## EXTRACT PROVIDED
☆ ☆ ☆ ☆

The chief asset of the reconstituted Tears is Oleta Adams, a splendid gospel-based soul singer who also boasts a strong jazz piano technique. It must have taken some courage for Smith and Orzibal, who have pleasant, round voices that work well within a limited range, to allow such an overpowering vocalist in their midst. They even left it to Adams to open the show with a solo version of the group’s “I Believe” and gave her solo spots on an unreleased gospel-tinged song and on the Beatles’ “Let It Be.”

Her presence did seem to have the salutary effect of compelling Smith and Orzibal to work more feeling and effort into their own singing (though it didn’t help that their vocals sometimes were lost in an over-loud drum mix). Adams’ influence was especially felt during “Mad World”--given a rumbling, shouted delivery--and the current “Badman’s Song” in which she and the boys traded verses.

“Badman’s Song” also offered the best example of the expanded polyglot approach some numbers were given onstage. It came off as a stylistic blending of early Elton John with Steely Dan, Kool and the Gang and Les McCann, the latter by way of Adam’s choppy, playfully voiced piano comping.

☆ ☆ ☆ ☆

Entries drawn from a collection:
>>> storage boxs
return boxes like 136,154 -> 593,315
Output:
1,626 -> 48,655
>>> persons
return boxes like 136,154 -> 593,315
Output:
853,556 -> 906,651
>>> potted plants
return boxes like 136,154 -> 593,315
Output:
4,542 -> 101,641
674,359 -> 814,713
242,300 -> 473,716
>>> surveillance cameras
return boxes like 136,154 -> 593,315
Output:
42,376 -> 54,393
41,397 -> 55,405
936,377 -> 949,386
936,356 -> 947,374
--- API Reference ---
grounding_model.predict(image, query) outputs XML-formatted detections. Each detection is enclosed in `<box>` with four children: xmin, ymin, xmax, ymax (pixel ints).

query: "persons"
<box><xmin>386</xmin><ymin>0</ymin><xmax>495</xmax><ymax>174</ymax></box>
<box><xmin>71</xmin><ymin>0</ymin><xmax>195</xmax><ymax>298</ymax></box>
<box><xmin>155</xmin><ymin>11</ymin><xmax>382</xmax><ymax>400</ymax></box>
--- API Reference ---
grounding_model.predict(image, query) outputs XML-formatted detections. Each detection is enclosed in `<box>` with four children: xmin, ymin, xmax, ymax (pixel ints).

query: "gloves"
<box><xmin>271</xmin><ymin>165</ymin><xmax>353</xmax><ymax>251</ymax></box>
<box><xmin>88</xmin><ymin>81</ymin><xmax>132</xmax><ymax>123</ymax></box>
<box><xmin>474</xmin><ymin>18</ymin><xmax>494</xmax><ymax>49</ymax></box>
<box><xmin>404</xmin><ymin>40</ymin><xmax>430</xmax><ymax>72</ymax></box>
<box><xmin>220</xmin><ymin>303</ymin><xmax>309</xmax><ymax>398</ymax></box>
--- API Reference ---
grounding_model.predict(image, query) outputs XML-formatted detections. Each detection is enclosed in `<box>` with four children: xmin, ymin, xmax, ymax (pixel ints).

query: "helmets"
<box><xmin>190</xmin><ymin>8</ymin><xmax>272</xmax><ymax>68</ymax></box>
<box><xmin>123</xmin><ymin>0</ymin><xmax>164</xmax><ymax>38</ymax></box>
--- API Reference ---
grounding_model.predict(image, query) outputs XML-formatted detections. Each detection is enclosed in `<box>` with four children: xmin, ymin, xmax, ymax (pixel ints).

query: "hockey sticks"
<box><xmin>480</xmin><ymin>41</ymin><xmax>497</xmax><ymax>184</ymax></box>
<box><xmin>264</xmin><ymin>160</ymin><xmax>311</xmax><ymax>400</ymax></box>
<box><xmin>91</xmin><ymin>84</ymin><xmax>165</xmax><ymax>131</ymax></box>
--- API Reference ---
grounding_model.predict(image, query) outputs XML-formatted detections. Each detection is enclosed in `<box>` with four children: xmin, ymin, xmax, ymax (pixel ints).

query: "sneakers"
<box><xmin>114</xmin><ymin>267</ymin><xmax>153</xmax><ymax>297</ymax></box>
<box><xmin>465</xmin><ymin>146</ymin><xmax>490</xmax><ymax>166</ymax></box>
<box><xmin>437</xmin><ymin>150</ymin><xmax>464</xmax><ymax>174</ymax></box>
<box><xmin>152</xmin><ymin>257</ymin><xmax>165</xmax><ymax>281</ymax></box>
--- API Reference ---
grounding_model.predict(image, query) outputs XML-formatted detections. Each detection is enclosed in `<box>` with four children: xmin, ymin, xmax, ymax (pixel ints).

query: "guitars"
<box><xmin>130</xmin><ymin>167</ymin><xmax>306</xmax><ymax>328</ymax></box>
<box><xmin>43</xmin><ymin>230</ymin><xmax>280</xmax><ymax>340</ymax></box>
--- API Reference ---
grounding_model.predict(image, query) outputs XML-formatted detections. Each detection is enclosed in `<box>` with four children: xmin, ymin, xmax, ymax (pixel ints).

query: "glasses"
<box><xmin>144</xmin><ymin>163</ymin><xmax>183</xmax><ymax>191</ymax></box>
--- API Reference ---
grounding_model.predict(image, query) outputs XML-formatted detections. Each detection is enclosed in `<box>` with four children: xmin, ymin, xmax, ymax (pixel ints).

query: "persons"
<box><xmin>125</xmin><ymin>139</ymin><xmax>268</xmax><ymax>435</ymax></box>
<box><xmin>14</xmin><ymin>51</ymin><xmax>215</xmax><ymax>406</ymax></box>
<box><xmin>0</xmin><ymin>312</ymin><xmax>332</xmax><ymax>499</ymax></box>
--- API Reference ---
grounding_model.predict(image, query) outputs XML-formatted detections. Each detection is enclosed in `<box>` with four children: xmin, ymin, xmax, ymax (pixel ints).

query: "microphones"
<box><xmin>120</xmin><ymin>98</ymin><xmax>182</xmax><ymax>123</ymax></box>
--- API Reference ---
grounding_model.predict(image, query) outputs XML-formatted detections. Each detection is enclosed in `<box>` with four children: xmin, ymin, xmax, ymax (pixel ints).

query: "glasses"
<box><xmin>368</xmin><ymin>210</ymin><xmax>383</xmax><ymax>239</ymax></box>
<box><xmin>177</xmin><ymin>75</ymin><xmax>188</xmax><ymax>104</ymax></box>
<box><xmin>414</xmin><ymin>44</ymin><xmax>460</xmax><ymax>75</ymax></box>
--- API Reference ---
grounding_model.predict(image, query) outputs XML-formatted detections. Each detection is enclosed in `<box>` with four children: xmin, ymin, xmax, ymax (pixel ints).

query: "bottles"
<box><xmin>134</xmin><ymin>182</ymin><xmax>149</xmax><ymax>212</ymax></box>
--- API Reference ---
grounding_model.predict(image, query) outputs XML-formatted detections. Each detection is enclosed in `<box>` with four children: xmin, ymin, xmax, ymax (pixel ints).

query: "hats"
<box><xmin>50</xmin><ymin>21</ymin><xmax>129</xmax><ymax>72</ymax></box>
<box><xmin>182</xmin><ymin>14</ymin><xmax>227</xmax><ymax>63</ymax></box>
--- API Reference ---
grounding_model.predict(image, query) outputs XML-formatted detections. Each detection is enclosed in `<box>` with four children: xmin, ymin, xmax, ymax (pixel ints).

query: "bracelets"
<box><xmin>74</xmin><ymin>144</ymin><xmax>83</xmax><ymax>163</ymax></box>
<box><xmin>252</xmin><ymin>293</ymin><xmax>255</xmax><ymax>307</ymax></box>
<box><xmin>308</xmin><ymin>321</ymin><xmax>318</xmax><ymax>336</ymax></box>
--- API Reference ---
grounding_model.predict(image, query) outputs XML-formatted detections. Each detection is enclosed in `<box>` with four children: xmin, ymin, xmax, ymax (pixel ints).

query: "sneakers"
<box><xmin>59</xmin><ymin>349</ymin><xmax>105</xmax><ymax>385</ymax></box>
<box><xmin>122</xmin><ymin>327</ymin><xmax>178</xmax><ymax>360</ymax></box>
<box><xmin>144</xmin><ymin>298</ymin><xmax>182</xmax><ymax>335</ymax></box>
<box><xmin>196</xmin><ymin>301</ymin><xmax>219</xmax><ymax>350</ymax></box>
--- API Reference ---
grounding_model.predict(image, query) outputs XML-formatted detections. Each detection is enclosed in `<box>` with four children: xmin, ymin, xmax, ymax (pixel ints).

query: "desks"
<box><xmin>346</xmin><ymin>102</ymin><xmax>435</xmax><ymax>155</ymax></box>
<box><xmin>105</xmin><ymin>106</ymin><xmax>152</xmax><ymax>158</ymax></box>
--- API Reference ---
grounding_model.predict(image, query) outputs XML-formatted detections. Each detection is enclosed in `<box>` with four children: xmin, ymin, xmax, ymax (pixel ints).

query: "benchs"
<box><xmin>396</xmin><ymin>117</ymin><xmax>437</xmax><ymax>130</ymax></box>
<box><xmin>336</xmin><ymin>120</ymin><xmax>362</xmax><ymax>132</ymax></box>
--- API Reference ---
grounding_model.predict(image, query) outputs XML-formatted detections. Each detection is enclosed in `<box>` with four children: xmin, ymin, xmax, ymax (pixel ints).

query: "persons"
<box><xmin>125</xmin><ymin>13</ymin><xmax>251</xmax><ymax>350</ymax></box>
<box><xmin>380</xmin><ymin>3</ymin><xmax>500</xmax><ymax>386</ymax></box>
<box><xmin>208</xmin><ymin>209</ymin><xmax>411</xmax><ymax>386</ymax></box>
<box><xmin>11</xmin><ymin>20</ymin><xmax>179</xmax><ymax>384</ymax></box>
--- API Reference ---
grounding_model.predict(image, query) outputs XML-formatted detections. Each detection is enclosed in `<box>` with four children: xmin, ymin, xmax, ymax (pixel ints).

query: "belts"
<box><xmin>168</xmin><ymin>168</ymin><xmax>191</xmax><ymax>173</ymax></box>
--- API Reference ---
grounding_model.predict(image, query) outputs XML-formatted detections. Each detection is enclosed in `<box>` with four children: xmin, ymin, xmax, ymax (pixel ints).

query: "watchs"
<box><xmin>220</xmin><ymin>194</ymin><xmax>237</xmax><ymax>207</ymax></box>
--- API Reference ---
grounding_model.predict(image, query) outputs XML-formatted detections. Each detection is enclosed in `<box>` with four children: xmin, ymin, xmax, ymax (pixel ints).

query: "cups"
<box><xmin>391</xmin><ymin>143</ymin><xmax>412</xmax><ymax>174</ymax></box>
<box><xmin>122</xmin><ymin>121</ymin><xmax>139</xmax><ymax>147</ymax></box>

☆ ☆ ☆ ☆

## TASK INSTRUCTIONS
A – According to the review, what song did Adams open the show with?
B – Rewrite the part of the review that opens with the words containing "Her presence did" and closes with "voiced piano comping.", putting "thunderous" in place of "rumbling".

## RESPONSES IN ORDER
A – She opened the show with a solo version of the group's "I Believe."

B –
Her presence did seem to have the salutary effect of compelling Smith and Orzibal to work more feeling and effort into their own singing (though it didn’t help that their vocals sometimes were lost in an over-loud drum mix). Adams’ influence was especially felt during “Mad World”--given a thunderous, shouted delivery--and the current “Badman’s Song” in which she and the boys traded verses.

“Badman’s Song” also offered the best example of the expanded polyglot approach some numbers were given onstage. It came off as a stylistic blending of early Elton John with Steely Dan, Kool and the Gang and Les McCann, the latter by way of Adam’s choppy, playfully voiced piano comping.